■ EXTRACTED TEXT:
START
Jesus continues to attempt to explain how His work of our redemption will be accomplished.  He continues in verse 49 … “Your fathers did eat manna in the wilderness, and are dead. [verse 50] This is the bread which cometh down from heaven, that a man may eat thereof, and not die. [verse 51] I am the living bread which came down from heaven: if any man eat of this bread, he shall live for ever: and the bread that I will give is my flesh, which I will give for the life of the world.”  Christ must give His own flesh in order to restore life to the world.  He must die, and bear the consequences of our sin, take our punishment, so that we can be freed from it.  It is only through His sacrifice that the demands of Satan for justice of our crimes can be pardoned, the punishment must be met, but it will not be met by us.  To be redeemed will cost love everything.  To be redeemed will cost Christ His own life in our stead.  This is how far love would go to redeem, it would sacrifice itself, the very life of God, to see His children restored to His side.  Christ came to end our slavery and bear our punishment.  He is not there to conquer Romans, He is there to conquer our evil within us.  We will be made free from within.  Slaves no more from within.  Then no matter where we find ourselves, whether in a mansion with millions of dollars, or in a prison a ward of the state, we will be free indeed.  Free to love, free to serve, and free to discover what life truly is.  This is a wisdom that Christ alone can reveal.  But in His continued analogy, His listeners lost sight of the spiritual, and focused back on the physical, to them the pearls of wisdom and truth were lost.  All they heard sounded like cannibalism.  And the beauty of truth was transformed into the most abhorrent of ideas.  When we refuse to let go of our ideas, and our understanding, and be taught, we wind up not hearing, not understanding, and getting about as far from what was intended as those listeners did in the Synagogue.
END
■ DIRECTION A:
List every verse number cited in the passage on Jesus as the living bread.

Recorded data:
START
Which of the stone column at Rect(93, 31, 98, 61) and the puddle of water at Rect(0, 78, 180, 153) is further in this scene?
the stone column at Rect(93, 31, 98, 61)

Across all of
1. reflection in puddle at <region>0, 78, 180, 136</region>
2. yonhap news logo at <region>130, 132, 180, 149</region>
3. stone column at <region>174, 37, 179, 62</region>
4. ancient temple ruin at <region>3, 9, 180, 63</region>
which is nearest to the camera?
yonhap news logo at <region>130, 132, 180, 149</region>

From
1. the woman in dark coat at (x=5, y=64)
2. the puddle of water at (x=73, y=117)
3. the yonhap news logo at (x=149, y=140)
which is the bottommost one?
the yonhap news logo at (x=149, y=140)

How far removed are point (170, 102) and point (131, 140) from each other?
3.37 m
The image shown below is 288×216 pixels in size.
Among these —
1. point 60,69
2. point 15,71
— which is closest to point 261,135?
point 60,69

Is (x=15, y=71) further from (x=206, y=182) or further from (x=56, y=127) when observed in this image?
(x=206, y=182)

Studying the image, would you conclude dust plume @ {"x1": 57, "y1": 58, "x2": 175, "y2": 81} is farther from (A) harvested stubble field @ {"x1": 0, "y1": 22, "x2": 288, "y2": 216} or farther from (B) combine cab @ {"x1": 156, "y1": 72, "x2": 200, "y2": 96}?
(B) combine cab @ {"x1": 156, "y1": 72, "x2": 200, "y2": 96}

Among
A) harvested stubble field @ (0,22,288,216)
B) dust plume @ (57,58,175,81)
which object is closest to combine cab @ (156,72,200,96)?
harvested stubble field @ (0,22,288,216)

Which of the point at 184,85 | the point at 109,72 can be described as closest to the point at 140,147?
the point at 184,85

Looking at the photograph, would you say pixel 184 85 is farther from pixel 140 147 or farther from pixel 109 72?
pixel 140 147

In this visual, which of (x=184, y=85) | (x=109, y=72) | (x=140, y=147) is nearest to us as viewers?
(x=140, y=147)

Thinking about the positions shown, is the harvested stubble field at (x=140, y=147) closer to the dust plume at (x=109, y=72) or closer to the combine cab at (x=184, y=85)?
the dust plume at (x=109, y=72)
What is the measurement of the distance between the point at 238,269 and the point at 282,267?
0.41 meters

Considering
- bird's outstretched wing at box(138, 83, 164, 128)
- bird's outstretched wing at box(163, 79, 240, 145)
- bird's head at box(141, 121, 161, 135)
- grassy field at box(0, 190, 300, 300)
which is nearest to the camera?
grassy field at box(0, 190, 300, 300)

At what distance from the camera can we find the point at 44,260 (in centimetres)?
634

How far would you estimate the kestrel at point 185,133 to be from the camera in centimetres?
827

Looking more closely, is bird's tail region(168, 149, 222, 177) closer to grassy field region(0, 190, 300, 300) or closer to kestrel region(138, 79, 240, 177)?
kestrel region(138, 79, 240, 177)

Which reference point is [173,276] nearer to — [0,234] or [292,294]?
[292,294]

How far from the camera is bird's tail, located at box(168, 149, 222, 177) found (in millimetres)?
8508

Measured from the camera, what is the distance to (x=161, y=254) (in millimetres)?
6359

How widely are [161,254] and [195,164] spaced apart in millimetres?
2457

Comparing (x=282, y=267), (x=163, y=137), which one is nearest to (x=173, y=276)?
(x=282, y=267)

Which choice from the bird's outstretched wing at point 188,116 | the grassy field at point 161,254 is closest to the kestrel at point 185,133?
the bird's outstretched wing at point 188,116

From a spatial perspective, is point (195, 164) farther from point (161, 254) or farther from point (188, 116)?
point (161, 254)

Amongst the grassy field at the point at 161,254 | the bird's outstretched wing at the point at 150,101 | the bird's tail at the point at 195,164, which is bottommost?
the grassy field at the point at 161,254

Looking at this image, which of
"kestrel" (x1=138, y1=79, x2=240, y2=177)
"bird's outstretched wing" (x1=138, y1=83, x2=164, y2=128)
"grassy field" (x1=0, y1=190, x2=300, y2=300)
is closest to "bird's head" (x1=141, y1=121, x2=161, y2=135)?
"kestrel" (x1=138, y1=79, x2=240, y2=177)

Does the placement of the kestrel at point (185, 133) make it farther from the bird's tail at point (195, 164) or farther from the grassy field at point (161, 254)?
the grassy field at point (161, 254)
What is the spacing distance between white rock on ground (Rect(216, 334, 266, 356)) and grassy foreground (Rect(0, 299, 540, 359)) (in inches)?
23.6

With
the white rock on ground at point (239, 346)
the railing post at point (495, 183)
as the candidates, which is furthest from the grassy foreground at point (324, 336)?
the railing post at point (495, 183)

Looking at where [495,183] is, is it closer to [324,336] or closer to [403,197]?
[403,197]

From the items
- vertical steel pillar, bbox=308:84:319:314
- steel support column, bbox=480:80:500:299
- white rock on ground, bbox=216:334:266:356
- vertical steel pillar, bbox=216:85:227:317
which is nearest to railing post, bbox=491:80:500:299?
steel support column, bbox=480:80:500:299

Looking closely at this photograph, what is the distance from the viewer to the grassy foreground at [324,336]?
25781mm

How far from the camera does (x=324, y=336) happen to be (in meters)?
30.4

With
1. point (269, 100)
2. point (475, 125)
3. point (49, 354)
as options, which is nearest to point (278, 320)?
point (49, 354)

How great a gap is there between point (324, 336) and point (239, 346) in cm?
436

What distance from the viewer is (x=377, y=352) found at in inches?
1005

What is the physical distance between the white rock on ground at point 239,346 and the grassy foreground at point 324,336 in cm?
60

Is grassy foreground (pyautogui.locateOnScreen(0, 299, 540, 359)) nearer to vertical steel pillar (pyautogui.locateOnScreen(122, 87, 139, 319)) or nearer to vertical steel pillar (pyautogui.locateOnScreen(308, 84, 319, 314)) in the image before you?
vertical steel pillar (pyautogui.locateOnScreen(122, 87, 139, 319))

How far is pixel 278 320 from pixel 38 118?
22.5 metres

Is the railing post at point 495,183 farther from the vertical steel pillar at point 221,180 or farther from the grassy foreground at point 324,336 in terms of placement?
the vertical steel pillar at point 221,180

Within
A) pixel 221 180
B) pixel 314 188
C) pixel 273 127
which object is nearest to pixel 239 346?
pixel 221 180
END
■ DIRECTION B:
Collect every line of the listing that contains the word "found".

■ EXERCISE OUTPUT A:
49, 50, 51

■ EXERCISE OUTPUT B:
How far from the camera is bird's tail, located at box(168, 149, 222, 177) found (in millimetres)?
What distance from the viewer is (x=377, y=352) found at in inches?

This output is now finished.